- **AIM OF THE EXERCISE**: Reply with only a number, the count of lines in the listing that include the word "over".

- **MATERIAL FOR THIS TASK**:

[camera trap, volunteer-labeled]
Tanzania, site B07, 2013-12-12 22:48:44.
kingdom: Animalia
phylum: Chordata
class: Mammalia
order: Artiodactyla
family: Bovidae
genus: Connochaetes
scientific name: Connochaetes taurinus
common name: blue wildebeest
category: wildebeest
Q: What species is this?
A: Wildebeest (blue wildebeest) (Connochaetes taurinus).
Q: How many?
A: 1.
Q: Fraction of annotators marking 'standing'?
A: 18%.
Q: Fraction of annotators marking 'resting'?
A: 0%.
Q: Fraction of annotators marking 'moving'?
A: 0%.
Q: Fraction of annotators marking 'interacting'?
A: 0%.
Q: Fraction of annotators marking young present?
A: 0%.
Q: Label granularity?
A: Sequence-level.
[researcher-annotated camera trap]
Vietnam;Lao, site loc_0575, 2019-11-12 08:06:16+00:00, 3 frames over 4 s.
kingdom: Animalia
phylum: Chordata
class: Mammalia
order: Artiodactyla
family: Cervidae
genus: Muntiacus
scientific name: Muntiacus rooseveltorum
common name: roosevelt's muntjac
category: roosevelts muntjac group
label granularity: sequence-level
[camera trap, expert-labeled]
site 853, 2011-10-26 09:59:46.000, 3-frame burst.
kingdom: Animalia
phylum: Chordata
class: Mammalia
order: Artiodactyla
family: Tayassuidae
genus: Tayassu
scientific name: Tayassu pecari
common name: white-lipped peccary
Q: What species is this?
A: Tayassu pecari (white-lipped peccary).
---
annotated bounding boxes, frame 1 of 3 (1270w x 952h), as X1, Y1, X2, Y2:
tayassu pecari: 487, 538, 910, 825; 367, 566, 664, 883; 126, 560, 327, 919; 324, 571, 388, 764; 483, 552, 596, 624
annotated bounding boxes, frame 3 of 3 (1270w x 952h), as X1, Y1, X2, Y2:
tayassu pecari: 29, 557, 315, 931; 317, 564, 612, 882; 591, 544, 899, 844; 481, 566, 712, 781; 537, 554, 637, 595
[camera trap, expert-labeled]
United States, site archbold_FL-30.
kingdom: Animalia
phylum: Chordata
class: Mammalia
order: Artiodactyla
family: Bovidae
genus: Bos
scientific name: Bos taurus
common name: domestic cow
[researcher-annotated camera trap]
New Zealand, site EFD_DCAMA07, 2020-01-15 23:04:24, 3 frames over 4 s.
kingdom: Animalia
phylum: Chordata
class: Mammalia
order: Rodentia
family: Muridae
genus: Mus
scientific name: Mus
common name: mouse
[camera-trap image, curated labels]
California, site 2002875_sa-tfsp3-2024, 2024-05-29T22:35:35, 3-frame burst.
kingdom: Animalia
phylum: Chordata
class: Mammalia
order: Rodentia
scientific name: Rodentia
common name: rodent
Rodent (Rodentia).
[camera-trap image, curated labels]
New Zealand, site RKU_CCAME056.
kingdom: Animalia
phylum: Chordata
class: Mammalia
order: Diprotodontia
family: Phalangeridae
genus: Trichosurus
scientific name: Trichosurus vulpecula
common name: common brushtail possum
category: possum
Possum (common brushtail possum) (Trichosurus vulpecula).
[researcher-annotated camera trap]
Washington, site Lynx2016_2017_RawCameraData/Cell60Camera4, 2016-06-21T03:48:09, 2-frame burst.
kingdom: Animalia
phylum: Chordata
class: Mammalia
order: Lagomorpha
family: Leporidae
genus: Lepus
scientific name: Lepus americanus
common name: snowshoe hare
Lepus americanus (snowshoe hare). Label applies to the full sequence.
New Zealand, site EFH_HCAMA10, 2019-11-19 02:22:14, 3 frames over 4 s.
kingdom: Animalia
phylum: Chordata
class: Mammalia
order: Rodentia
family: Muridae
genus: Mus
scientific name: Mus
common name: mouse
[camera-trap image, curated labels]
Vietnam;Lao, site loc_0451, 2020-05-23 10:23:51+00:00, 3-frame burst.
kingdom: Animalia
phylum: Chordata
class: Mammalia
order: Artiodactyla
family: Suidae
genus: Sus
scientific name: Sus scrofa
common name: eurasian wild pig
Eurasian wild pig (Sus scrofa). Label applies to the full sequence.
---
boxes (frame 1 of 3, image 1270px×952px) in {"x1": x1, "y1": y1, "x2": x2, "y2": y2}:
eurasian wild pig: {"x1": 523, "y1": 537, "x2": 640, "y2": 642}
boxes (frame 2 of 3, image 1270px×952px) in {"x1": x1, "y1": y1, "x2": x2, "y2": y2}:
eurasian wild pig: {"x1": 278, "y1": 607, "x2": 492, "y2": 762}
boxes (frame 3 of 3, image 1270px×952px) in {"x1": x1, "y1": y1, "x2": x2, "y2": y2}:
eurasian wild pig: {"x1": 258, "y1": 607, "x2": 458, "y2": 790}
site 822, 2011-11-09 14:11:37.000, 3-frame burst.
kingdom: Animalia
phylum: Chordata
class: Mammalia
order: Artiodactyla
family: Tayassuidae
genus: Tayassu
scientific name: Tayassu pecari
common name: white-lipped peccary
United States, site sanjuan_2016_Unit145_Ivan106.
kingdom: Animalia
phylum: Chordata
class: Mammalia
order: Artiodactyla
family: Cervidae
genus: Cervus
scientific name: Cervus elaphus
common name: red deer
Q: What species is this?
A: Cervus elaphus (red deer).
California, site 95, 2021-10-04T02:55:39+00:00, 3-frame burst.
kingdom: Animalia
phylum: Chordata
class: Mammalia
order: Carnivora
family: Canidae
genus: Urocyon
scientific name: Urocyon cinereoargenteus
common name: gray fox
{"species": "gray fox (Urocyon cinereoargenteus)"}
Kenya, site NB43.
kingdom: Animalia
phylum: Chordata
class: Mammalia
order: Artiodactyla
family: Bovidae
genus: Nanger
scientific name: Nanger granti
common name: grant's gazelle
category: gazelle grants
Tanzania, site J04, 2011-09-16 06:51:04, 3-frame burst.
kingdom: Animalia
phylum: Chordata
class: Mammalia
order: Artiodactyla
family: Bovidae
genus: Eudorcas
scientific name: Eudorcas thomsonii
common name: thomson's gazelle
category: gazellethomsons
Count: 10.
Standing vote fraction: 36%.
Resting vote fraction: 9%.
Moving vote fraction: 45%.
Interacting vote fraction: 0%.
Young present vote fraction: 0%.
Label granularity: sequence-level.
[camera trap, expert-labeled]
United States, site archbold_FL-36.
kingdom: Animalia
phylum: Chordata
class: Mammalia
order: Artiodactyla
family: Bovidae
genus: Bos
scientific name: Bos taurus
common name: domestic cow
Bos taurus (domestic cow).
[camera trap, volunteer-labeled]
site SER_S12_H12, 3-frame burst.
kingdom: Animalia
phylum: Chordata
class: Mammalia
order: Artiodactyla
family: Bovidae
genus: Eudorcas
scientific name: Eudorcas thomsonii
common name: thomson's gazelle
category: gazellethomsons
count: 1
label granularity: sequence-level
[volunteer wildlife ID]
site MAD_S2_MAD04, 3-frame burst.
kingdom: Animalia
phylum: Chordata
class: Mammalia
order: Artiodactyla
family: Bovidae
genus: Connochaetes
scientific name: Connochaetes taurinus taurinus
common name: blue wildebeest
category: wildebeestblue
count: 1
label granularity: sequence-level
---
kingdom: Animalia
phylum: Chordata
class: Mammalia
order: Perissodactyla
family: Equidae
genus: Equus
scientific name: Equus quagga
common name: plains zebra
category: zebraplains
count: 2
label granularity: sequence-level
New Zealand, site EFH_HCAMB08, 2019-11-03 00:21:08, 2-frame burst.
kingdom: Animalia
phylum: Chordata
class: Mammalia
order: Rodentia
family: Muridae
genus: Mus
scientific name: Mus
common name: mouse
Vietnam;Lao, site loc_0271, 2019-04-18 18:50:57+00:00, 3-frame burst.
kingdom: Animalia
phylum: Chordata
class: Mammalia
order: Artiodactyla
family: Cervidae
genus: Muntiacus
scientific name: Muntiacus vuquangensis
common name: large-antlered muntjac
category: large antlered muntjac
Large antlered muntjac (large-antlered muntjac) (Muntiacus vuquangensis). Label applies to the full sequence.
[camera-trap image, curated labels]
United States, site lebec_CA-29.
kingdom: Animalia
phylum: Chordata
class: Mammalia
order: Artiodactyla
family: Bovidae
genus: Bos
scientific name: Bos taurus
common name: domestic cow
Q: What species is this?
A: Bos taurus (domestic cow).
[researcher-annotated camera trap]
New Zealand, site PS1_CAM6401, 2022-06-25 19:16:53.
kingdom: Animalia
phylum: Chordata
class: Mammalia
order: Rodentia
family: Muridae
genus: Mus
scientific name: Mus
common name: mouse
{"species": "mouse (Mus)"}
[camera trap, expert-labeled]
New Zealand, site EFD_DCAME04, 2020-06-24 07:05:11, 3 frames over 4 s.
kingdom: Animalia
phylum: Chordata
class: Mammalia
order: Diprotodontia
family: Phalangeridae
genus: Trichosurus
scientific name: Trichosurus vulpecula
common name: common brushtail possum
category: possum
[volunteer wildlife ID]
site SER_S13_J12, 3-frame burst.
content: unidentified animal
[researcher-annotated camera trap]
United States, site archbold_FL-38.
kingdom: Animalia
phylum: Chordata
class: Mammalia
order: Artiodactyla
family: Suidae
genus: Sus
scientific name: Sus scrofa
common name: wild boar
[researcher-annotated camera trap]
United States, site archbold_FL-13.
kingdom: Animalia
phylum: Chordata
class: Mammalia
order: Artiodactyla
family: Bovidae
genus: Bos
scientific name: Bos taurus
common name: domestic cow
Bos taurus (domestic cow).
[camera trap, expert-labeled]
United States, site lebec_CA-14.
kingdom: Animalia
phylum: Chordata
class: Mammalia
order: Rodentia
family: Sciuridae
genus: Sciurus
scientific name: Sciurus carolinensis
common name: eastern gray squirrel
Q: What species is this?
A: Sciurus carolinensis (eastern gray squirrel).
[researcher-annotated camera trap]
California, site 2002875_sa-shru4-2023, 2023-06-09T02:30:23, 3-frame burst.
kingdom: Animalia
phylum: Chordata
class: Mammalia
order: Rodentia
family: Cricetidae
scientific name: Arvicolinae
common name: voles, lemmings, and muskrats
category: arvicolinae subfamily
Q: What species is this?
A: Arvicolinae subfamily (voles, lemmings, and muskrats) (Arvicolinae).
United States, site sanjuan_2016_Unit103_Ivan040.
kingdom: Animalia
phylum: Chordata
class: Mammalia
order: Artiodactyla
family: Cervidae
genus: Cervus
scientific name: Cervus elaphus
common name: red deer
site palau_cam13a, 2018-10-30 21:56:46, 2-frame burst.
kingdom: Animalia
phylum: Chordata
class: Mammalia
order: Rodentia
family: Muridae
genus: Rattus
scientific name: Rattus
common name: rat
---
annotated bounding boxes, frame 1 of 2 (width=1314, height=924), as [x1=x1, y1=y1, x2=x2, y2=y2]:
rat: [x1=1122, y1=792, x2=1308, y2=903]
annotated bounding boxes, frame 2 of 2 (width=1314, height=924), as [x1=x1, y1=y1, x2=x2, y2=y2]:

- **REPLY**: 4